The DuPont Company constructed a dye works at Deepwater Point, New Jersey (also called just Deepwater, New Jersey) during World War I to enter the market for dyes left vacant by Germany's absence. This collection consists of fifteen panomaric photographs of views of the Deepwater Point, New Jersey dye works of the DuPont Company, including ground before building started, building exteriors, and a group portrait of employees of the Jackson Laboratory.
E.I. du Pont de Nemours & Co., Inc. Jackson and Technical laboratories at the Dye Works panoramic photographs
The Jackson Laboratory and the Technical Laboratory was established by E.I. du Pont de Nemours & Company at its Deepwater, New Jersey, in 1917 and 1920 respectively to manufacture and research dyes. This collection consists of two panoramic photographs of exteriors of the laboratories.
The E.I. du Pont de Nemours Niagara Plant produces a number of specialty chemicals, such as polymer acetates, sodium cyanide, and methyl chloride; the plant was purchased by the DuPont Company in 1930. This small collection of Niagara Plant historical files consists of plant histories, photographs, biographical information on personnel, drawings of plant buildings, and some artifacts.
E.I. du Pont de Nemours & Company, Organic Chemicals Department, Dyestuffs Division manuals and notebooks
E.I. du Pont de Nemours & Company was a chemical company and began a research program in dyes in 1916. By the late 1920s the DuPont Company was one of the four major U.S. dye producers and controlled twenty-five percent of the market. The records consist of notebooks and procedures on dyes, which describe the colors, uses, applications, tests, and fastness and dying properties for dyes manufactured by DuPont and its competitors.
Gordon Derby Patterson (1897-1982) was a chemist who spent nearly forty years with the Central Research Department (formerly the Chemical Department) at the E.I. du Pont de Nemours & Company, a chemical company more commonly referred to as the DuPont Company. In addition to his early work in pigments and rayon, Patterson directed research in high-energy radiation generators, radioactive tracer techniques, nuclear magnetic resonance, electron microscopy, and absorption spectroscopy. His papers provide extensive documentation for these projects, giving particular emphasis on ideas and suggestions for possible areas of exploration. In addition, there are administrative records, including outlines for research directors and the Steering Committee reviewing the status of current and proposed projects, as well as technical reference materials, such as summary reports, scientific papers, and literature reviews.
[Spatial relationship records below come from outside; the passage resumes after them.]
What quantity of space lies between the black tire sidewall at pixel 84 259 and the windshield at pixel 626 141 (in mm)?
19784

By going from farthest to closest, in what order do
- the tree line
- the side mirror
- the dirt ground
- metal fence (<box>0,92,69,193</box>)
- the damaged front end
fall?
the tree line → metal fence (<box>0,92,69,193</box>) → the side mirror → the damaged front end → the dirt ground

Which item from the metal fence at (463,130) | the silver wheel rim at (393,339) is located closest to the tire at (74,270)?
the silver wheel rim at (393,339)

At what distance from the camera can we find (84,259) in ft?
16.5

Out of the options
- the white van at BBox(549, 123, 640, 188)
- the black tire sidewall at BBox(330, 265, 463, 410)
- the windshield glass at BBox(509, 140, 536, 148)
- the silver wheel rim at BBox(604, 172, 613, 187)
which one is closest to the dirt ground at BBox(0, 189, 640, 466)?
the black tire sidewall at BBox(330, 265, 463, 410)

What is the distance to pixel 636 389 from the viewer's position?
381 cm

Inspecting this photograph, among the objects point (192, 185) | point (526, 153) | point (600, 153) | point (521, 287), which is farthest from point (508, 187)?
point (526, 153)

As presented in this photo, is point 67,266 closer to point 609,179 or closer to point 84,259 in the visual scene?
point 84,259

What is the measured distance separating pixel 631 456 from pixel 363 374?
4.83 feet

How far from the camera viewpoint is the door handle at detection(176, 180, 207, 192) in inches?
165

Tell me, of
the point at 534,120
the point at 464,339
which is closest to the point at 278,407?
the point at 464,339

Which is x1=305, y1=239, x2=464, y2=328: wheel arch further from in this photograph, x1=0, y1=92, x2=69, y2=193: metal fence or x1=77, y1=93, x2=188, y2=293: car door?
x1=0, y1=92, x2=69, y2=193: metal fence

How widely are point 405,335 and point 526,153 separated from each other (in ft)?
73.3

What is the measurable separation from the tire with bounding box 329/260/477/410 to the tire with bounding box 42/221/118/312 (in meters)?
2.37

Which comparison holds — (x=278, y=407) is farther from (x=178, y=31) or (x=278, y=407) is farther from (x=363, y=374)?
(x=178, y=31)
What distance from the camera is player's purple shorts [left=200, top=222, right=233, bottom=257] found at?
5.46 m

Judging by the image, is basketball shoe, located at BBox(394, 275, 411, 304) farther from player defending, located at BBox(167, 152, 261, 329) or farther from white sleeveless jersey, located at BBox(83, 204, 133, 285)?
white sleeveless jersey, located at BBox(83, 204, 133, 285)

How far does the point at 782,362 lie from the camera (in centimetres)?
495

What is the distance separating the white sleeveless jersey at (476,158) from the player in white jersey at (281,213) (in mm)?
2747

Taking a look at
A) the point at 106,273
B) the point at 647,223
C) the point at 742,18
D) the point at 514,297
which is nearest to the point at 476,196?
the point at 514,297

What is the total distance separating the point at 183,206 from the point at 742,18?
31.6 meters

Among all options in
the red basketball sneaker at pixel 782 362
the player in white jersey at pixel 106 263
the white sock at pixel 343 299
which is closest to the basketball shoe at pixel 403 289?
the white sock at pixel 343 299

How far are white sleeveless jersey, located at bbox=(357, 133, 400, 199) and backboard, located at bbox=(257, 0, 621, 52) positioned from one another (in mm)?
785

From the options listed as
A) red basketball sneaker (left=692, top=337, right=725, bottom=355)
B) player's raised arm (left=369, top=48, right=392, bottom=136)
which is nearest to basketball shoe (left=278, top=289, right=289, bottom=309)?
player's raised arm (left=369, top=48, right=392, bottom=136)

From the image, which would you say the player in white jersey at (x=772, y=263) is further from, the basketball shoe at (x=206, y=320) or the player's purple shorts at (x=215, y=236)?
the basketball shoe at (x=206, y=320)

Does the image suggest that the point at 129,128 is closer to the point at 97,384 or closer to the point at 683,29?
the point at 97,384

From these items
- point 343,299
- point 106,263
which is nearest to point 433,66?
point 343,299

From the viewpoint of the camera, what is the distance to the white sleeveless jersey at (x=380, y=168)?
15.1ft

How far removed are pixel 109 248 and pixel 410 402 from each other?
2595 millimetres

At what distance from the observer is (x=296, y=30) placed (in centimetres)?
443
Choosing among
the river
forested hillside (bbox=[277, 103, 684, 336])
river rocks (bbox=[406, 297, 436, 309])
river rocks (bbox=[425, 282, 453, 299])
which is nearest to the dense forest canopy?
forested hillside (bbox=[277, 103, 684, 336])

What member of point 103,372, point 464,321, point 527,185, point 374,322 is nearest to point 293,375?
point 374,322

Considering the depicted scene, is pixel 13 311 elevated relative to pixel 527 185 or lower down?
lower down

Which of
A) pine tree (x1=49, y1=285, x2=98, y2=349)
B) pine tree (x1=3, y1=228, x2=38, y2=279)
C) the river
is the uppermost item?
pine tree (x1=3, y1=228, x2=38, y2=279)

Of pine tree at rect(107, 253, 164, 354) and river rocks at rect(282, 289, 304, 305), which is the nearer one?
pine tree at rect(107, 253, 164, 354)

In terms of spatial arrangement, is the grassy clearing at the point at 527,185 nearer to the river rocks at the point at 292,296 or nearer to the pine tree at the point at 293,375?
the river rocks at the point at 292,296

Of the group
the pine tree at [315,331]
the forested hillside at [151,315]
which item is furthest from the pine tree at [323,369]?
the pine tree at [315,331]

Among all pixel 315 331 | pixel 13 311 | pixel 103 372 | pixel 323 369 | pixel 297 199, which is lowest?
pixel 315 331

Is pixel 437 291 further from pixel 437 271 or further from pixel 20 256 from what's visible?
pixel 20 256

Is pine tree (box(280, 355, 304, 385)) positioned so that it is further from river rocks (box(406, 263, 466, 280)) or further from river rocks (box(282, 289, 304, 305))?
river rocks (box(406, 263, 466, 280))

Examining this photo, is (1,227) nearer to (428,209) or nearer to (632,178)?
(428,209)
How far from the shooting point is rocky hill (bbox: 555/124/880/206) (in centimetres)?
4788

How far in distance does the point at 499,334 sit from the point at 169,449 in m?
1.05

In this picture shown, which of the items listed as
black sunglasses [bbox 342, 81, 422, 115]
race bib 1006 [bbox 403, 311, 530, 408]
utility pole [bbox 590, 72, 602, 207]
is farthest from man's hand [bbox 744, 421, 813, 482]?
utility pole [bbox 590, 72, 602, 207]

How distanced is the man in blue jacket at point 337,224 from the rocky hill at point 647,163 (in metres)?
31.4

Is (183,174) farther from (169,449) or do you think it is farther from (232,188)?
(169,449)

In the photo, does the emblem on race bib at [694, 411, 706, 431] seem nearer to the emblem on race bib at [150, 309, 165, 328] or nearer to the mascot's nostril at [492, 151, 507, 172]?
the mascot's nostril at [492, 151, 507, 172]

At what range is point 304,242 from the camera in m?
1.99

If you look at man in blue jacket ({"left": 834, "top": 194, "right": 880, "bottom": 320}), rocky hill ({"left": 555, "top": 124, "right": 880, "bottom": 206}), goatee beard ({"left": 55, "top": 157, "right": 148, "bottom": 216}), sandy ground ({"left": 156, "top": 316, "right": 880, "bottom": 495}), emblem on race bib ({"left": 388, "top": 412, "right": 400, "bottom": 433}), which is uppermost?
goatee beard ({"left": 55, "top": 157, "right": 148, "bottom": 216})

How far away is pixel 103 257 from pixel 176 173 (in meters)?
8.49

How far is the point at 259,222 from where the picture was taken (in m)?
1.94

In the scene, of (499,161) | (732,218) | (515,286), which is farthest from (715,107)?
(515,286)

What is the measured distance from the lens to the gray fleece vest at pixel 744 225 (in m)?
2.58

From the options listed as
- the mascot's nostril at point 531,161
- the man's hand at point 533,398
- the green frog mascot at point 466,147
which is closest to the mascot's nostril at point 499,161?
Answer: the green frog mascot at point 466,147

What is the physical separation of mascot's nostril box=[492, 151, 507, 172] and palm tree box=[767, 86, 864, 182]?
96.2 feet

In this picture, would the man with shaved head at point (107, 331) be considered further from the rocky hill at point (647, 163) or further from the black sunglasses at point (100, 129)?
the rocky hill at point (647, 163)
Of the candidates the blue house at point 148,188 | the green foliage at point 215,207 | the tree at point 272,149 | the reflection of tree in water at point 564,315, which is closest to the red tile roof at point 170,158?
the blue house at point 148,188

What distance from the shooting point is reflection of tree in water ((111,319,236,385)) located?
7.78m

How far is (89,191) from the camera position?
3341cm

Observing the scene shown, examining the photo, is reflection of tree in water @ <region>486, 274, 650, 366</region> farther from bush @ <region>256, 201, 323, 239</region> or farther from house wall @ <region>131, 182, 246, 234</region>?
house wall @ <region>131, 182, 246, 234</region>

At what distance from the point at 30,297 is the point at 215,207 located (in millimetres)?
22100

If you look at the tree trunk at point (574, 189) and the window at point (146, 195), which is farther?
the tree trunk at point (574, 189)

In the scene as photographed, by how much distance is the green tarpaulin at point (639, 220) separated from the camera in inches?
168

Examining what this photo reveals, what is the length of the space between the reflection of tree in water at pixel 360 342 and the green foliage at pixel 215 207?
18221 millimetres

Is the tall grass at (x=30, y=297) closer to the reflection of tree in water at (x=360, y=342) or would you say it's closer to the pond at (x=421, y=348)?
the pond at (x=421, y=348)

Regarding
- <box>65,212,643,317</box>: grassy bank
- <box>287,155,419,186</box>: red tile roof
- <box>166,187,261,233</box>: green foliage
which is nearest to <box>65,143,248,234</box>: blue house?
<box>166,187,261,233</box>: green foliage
Science and Corporate Strategy is a scholarly history of research and development at the DuPont Company authored by David A. Hounshell (1950-) and John Kenly Smith (1951-). As part of their research, Hounshell and Smith conducted sixty-one oral history interviews with forty-seven current and former chemical engineers involved in DuPont's R & D programs. The interviews constitute an exhaustive first-person account of DuPont's research programs with special emphasis on personalities and the organizational culture of the various DuPont research facilities.
A collection of bulletins and reports from the library of DuPont's Jackson Laboratory. Most were generated by the Organic Chemicals Department, which operated Jackson Laboratory, but others come from other DuPont Departments and their laboratories.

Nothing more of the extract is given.